Stored items:
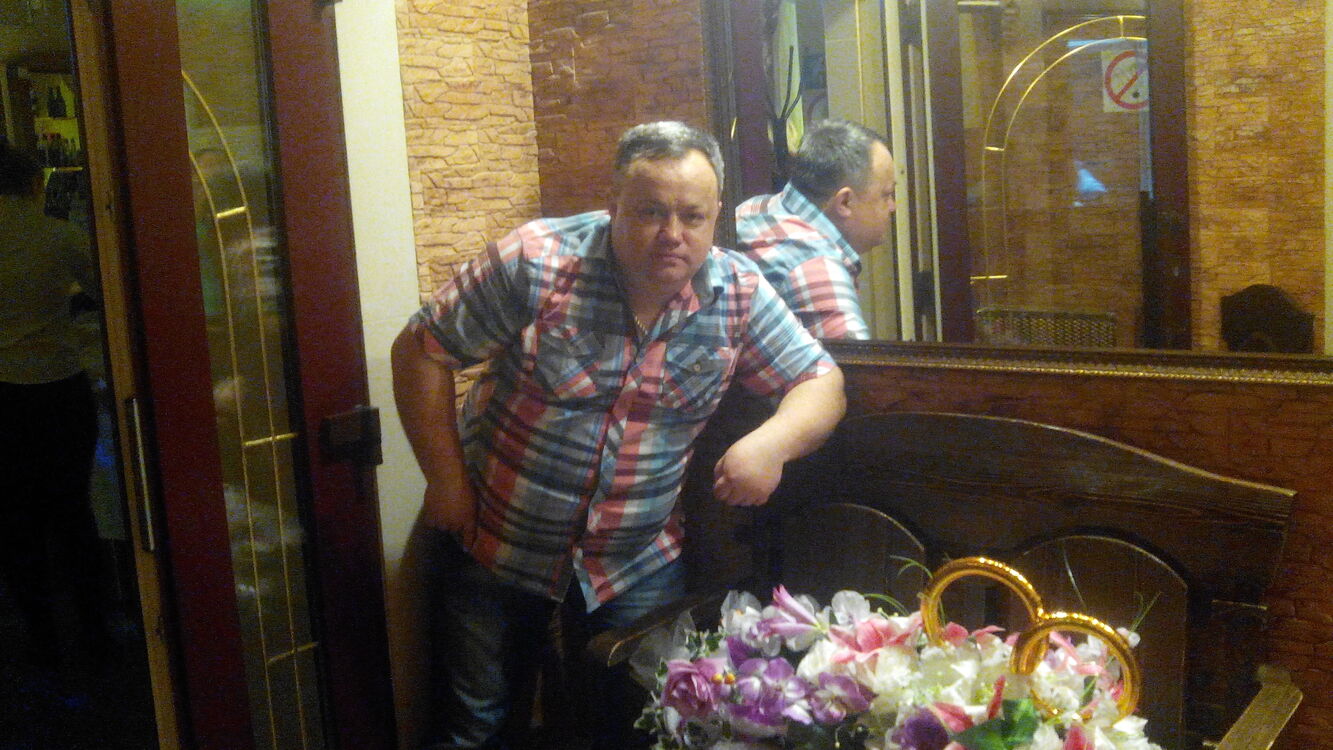  ,   , 57 ,   ,   , c 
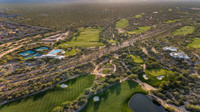 5282 W Gallery Canyon Pl, Marana, AZ 85658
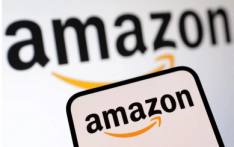 “自2022年底以来规模最大”，外媒爆：亚马逊将裁减多达3万个岗位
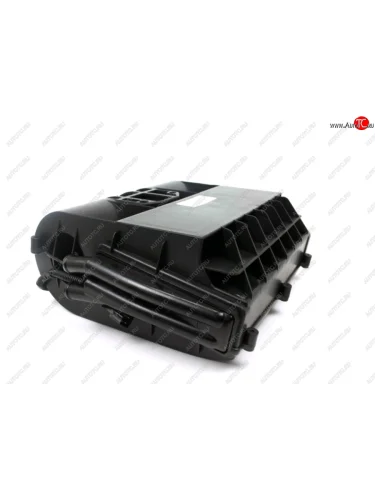 Отопитель ГАЗ,ПАЗ салона в сборе дополнительный 24V АВТОРАД АВТОРАД оса-9-24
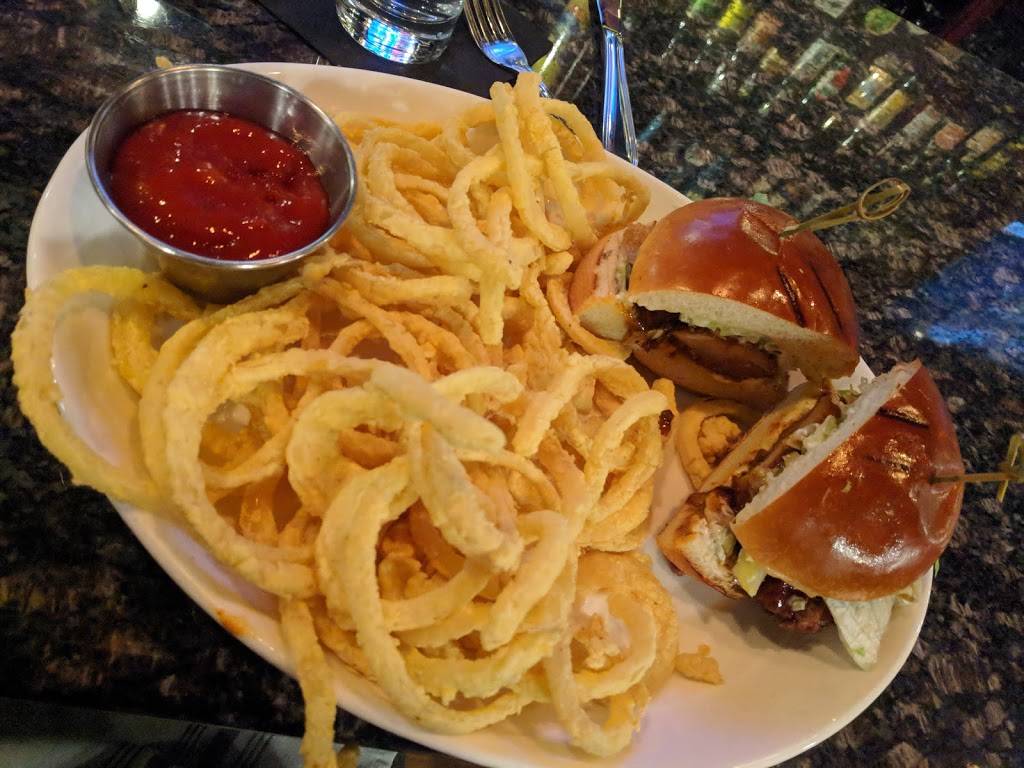 Ritcey East | restaurant | 208 Waverley Ave, Watertown, MA 02472, USA | 6177440122 OR +1 617-744-0122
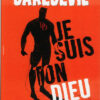 Daredevil Tome 11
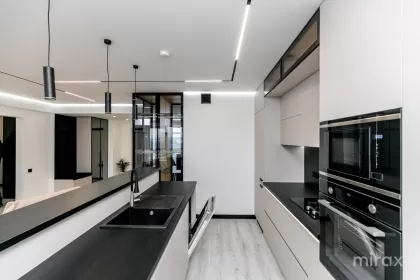 bd. Mircea cel Bătrân, Ciocana image 243520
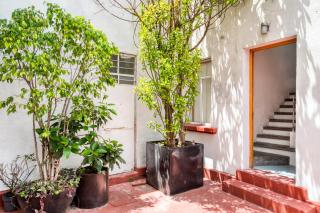 Casa Lumo in Roma Norte by Tasman - Città del Messico - 6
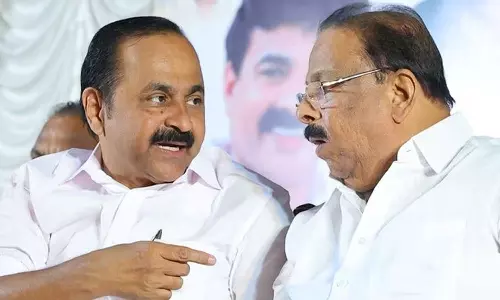 kpcc meeting kpcc meeting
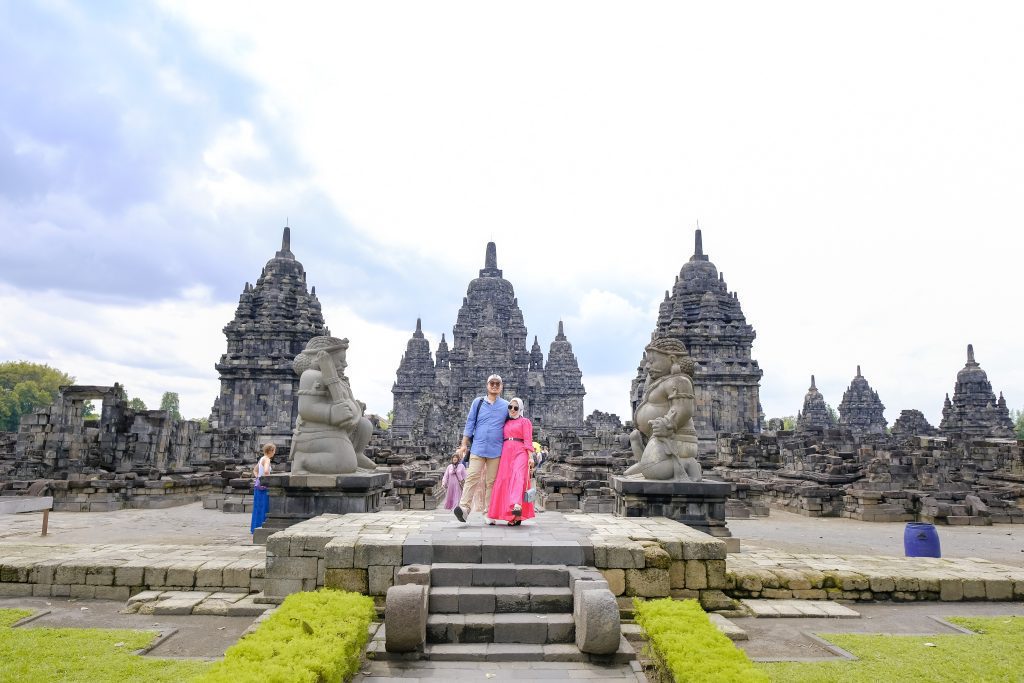 sewa fotografer jogja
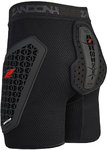 Zandona Netcube Kids Protector Shorts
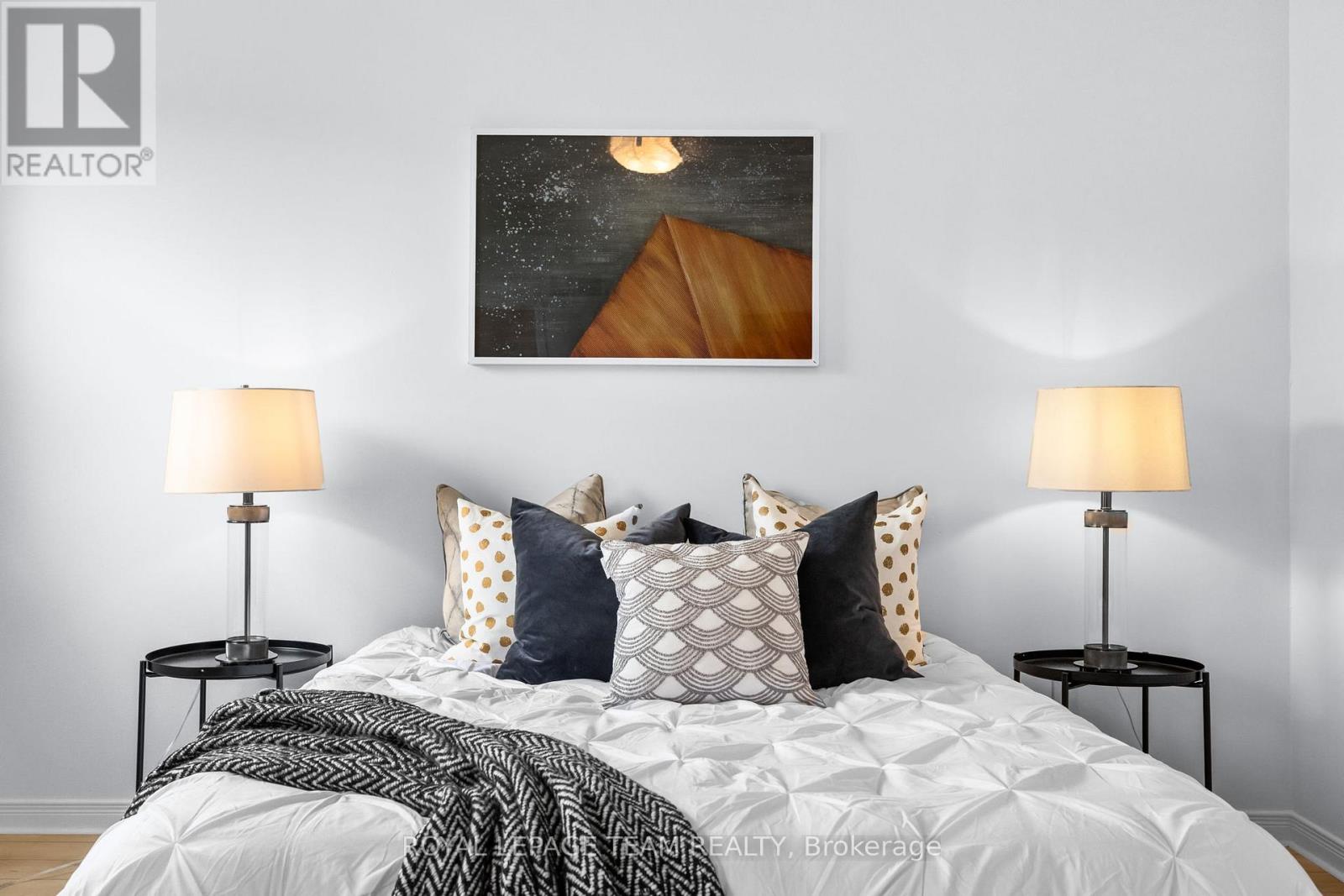 381 Moffatt Pond Court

→ **What to work on**: Extract, word for word, every line from the one containing "Ritcey East |" to the end of the data above, both ends included, and leave out the pictures.

→ **Response for this exercise**:
 Ritcey East | restaurant | 208 Waverley Ave, Watertown, MA 02472, USA | 6177440122 OR +1 617-744-0122
 Daredevil Tome 11
 bd. Mircea cel Bătrân, Ciocana image 243520
 Casa Lumo in Roma Norte by Tasman - Città del Messico - 6
 kpcc meeting kpcc meeting
 sewa fotografer jogja
 Zandona Netcube Kids Protector Shorts
 381 Moffatt Pond Court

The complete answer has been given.